WeChat’s 2016 Red Envelope Photo on Android: Performance, Security, and Rapid Development

In the 2016 Chinese New Year’s Eve, WeChat launched a new activity called “Red Envelope Photo”, where users could view a photo only after sending a red envelope. The article discusses the feature from an Android client developer’s perspective.

System Overview

The feature consists of several modules:

Entry and red‑dot control logic for publishing permissions.

Publishing module handling photo upload and publishing logic.

Thumbnail loading with a unique timeline display.

Full‑size image loading that shows a blurred image with a random “hole” effect.

Payment module that requires sending a red envelope to view the full photo.

Statistics module for reporting and analysis.

Although each module is simple, delivering the first version in just over two months posed challenges in time, performance, security, and traffic control.

Efficient Development Model

Because the product design changed frequently, the team adopted an iterative development approach, emphasizing speed and stability:

Fast: Rapid prototyping to keep up with product iterations.

Stable: Maintaining high quality despite quick releases.

Cross‑platform alignment through face‑to‑face communication.

Continuous code review, detailed exception handling, and thorough testing.

Small‑scale internal rehearsals before public release.

Performance

The core experience involves a blurred image with a random circular “hole” that reveals part of the picture; viewing the full image requires payment. The team discovered that blurring a large image took about 1500 ms, while a thumbnail required less than 50 ms, a 30‑fold difference. They therefore applied blur to the thumbnail.

Hole placement follows rules (e.g., higher probability around faces). Face detection is performed on the thumbnail; the resulting coordinates are used to clip a circular region from the original high‑resolution image, overlay it on the blurred thumbnail, and adjust edge transparency.

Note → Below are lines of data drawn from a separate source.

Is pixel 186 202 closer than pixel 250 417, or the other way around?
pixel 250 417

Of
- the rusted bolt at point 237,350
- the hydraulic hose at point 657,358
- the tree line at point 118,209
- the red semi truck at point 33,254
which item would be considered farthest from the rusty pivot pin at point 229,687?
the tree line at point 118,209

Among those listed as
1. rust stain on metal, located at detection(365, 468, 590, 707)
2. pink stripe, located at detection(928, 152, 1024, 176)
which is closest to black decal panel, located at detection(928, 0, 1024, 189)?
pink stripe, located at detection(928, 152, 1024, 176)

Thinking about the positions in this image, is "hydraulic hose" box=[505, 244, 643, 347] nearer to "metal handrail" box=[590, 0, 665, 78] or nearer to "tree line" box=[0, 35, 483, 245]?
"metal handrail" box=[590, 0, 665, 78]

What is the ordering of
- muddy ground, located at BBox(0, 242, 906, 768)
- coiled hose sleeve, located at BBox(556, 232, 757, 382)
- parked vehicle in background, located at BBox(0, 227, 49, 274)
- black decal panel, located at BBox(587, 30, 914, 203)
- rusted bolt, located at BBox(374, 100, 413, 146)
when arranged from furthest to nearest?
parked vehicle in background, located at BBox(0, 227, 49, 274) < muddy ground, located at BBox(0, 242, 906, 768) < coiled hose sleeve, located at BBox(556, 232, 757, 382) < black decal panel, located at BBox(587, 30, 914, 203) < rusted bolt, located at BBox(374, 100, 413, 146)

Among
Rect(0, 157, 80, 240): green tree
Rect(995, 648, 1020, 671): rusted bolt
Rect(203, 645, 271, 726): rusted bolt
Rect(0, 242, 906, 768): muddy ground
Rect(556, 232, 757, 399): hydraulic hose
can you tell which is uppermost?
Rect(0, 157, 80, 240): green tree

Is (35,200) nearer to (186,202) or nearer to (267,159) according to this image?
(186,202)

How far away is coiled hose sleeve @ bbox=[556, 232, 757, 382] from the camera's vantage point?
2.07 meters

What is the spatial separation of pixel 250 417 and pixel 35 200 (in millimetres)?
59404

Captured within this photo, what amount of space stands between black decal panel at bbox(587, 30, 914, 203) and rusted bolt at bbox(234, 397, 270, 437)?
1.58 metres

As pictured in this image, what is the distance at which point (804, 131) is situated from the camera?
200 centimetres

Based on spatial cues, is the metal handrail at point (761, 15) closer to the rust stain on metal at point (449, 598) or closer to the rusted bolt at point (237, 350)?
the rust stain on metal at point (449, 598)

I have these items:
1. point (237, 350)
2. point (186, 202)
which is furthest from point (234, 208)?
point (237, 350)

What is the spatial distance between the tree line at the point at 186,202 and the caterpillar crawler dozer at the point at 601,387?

Through these optimizations, the total interaction time was reduced to under one second.

Security

Images are downloaded via HTTP from CDN servers and stored locally, making them vulnerable to packet sniffing and file extraction. The team focused on two aspects:

Secure download: Changing the download protocol was not feasible within the project timeline.

Local storage protection: Encrypting stored images.

The solution encrypts image data returned over HTTP, embedding a per‑image key in the file path. The client uses a custom EncInputStream / EncOutputStream that transparently encrypts/decrypts data, keeping the encryption algorithm lightweight and fast.

Control

Given the massive traffic and unknown load, the system needed fine‑grained control:

Publish permissions, number of participants, and frequency are all configurable.

Payment button logic can limit amount ranges and target specific user groups.

Caching reduces server pressure from repeated random amount requests.

Dynamic quota adjustments and occasional “easter eggs” help balance load.

Postscript

During the 2016 Monkey Year Spring Festival, the Red Envelope Photo activity generated 29 million photos and over 1.92 billion interactions. Future articles will dive deeper into performance and control logic.